A String of Burglaries Targeting Security Vulnerabilities Have Stripped a Cologne Museum of Objects Worth Millions

Most recently, thieves entered through a poorly repaired window to take nine pieces of valuable Chinese porcelain.

A Chinese porcelain bowl is seen in a screenshot from a list of stolen items provided by the museum. Photo courtesy of Cologne’s Museum of East Asian Art

Nine items made from imperial Chinese porcelain believed to be worth millions were stolen from a museum in Cologne, Germany, in a brazen art heist carried out, per the museum “with great effort and violence.” It is the latest in a spree of troubling incidents on which the museum is hoping to crack down.
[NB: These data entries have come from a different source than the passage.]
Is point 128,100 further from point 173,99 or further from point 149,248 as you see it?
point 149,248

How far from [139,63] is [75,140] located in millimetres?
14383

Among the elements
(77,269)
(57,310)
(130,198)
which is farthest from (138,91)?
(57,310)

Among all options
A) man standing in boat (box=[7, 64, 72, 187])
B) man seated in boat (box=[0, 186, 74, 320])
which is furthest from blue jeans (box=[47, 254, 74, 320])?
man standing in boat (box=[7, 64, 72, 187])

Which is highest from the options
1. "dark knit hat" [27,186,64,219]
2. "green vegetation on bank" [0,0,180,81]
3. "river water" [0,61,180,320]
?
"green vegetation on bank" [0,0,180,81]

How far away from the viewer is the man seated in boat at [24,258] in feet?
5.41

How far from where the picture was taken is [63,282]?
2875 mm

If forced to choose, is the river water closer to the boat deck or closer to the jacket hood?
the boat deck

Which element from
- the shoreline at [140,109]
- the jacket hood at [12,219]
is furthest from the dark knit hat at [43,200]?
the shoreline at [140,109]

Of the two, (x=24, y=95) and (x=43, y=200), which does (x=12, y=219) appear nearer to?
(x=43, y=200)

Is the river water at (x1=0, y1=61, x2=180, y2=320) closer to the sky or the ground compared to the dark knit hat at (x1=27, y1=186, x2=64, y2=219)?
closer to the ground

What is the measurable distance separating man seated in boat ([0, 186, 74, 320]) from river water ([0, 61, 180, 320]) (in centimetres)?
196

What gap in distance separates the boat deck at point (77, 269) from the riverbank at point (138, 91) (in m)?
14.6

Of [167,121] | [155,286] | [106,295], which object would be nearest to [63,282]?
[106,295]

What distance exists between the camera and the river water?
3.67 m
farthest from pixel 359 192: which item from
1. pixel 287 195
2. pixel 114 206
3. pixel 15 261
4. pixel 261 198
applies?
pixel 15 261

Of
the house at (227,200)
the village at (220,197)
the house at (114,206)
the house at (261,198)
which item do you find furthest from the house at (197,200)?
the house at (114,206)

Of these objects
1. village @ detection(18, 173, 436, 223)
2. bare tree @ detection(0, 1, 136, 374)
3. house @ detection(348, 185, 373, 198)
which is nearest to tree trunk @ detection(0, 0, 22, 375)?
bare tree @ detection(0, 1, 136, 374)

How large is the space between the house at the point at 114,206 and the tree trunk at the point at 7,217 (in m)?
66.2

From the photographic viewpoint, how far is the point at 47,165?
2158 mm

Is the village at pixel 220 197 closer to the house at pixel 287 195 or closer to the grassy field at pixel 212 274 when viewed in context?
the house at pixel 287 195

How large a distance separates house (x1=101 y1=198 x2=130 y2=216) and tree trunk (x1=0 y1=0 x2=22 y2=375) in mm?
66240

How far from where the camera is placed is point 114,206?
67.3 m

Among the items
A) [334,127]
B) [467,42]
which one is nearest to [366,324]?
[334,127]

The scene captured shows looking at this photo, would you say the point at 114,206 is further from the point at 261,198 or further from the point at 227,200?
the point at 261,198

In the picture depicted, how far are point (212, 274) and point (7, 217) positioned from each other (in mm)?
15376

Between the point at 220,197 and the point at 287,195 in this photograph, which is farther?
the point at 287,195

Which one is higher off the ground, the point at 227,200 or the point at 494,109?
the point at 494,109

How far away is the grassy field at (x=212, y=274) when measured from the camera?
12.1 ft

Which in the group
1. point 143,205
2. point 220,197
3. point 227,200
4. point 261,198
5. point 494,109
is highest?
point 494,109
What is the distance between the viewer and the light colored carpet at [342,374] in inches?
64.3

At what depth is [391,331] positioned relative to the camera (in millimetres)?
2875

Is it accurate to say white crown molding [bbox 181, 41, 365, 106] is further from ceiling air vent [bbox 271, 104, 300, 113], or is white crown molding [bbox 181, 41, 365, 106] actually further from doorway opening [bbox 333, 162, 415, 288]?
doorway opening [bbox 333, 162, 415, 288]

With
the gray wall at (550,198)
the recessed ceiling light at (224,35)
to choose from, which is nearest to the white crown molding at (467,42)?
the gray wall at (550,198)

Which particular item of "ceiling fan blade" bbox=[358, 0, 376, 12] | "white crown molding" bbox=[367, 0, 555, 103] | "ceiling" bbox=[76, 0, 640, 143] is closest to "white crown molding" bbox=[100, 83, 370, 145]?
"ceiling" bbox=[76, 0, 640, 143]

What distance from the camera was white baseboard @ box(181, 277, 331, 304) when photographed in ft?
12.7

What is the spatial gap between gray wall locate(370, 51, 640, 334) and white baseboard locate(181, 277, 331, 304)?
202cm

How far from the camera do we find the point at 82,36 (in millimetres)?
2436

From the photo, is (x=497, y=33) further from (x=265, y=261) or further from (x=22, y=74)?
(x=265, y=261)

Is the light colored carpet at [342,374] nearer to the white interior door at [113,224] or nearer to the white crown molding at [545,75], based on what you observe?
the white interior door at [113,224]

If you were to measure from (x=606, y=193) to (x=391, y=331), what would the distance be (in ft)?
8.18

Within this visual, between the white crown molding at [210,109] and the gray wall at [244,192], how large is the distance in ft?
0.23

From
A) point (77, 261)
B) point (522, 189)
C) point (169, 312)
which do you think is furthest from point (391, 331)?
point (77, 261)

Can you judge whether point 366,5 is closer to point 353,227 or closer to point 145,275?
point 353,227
Shao-Lan Hertel, the scientific director of Cologne’s Museum of East Asian Art, revealed the theft in a statement on the institution’s website and provided a full listing of the stolen items. Further details, such as their value, were not provided for insurance-related reasons.

The suspects, who still not have been identified, broke into the museum on the night of September 12 and stole nine Chinese porcelain objects dating from the 16th to 19th centuries. Security workers immediately notified police and nobody was injured.

“The staff members of the Museum for East Asian Art are shocked and deeply consternated by the burglary. More than financial and material damage, the museum mourns a loss of intangible nature,” Hertel said in the statement.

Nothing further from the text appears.